DATA SECTION =>

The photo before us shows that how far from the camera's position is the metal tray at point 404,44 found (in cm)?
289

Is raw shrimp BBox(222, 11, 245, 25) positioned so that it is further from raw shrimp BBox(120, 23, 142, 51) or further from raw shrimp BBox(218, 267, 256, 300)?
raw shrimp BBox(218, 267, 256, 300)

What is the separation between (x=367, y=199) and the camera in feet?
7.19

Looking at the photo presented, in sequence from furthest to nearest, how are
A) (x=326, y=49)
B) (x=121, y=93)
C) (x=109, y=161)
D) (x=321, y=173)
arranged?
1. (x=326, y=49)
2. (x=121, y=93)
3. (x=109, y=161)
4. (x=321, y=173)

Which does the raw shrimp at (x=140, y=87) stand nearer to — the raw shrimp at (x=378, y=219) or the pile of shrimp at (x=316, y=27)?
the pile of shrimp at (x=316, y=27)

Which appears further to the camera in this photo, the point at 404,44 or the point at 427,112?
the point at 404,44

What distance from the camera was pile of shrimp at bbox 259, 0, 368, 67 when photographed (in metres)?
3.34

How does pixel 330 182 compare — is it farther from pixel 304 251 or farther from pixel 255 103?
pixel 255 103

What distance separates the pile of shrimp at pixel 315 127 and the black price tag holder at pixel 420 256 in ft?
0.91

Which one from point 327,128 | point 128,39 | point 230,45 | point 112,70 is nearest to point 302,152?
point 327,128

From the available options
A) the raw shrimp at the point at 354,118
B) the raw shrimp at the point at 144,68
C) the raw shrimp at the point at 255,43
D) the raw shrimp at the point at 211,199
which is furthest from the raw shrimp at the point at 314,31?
---
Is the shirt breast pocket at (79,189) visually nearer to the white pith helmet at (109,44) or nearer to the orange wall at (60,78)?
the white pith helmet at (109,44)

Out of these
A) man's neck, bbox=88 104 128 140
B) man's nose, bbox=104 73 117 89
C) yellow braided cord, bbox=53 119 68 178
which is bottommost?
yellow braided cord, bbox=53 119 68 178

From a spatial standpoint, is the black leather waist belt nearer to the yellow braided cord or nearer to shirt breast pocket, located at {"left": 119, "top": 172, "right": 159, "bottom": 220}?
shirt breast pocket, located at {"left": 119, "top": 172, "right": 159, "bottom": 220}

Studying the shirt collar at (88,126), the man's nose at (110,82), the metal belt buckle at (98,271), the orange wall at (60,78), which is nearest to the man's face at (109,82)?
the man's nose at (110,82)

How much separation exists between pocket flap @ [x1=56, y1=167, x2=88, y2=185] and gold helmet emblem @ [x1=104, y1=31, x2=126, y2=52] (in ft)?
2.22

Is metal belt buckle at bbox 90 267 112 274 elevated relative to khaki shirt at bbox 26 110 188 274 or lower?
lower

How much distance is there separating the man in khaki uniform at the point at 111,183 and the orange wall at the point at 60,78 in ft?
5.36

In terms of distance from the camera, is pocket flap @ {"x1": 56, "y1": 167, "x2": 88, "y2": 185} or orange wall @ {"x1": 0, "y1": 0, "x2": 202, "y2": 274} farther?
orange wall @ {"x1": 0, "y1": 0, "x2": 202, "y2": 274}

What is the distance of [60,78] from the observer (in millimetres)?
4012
==
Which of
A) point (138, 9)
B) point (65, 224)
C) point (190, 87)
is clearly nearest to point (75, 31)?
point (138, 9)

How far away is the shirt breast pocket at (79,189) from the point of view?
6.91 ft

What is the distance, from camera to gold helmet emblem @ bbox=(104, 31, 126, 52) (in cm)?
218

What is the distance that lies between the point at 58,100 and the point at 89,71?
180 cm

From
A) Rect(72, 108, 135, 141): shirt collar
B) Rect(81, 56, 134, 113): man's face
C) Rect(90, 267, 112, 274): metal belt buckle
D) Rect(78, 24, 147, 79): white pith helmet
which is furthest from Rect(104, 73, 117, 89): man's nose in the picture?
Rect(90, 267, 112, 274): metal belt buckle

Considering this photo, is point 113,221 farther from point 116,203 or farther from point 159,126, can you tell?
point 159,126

WORK TO BE COMPLETED =>
How many lines of the records contain the word "much"? Reply with the number alone.

EXERCISE OUTPUT =>
2